• WHAT IS ASKED: Convert the listing, from the line containing "Looking at the" through the end of the listing (both ends included), into a Markdown table with the columns Row and Line. Omit blank lines.

• DATA PROVIDED:
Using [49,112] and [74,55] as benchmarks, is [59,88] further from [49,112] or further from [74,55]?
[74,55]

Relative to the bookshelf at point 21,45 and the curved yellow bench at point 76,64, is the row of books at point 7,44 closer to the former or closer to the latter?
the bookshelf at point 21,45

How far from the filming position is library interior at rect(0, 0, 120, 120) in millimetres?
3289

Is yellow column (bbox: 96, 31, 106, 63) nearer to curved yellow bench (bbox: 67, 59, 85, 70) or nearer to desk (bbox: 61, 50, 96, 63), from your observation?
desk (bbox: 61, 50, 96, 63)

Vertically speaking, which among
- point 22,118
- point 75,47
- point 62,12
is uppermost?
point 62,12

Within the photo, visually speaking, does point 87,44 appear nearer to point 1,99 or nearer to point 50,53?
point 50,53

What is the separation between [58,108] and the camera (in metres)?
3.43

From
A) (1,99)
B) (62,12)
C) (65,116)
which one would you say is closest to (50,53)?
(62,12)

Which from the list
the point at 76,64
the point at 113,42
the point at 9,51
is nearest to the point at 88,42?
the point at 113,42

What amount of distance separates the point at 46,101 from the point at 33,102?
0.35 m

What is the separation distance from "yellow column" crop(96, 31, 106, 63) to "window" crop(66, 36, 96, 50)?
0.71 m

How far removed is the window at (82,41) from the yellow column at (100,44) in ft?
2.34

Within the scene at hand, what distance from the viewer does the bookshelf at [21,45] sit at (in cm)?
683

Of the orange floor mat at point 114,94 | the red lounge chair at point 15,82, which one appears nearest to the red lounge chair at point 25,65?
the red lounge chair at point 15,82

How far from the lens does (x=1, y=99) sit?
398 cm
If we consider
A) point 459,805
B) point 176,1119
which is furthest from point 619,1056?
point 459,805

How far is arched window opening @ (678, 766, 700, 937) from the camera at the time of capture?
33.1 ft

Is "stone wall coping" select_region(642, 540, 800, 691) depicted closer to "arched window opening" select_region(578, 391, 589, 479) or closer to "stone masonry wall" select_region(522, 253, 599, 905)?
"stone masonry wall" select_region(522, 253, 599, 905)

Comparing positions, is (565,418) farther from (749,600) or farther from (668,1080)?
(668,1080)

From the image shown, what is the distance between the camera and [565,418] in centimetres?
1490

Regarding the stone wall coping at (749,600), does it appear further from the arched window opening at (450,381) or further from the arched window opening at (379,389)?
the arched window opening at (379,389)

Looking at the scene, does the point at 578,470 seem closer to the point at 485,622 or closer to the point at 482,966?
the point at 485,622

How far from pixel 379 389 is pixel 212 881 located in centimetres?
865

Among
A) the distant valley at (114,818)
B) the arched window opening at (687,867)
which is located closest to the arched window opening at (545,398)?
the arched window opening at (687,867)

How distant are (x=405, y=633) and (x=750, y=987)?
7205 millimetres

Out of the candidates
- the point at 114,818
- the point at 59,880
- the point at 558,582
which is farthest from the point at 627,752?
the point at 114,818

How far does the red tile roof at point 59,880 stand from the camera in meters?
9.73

• CORRECT OUTPUT:
| Row | Line |
|---|---|
| 1 | Looking at the scene, does the point at 578,470 seem closer to the point at 485,622 or closer to the point at 482,966? |
| 2 | the point at 485,622 |
| 3 | How far from pixel 379 389 is pixel 212 881 located in centimetres? |
| 4 | 865 |
| 5 | Among |
| 6 | A) the distant valley at (114,818) |
| 7 | B) the arched window opening at (687,867) |
| 8 | which is located closest to the arched window opening at (545,398)? |
| 9 | the arched window opening at (687,867) |
| 10 | How distant are (x=405, y=633) and (x=750, y=987)? |
| 11 | 7205 millimetres |
| 12 | Out of the candidates |
| 13 | - the point at 114,818 |
| 14 | - the point at 59,880 |
| 15 | - the point at 558,582 |
| 16 | which is farthest from the point at 627,752? |
| 17 | the point at 114,818 |
| 18 | How far does the red tile roof at point 59,880 stand from the camera in meters? |
| 19 | 9.73 |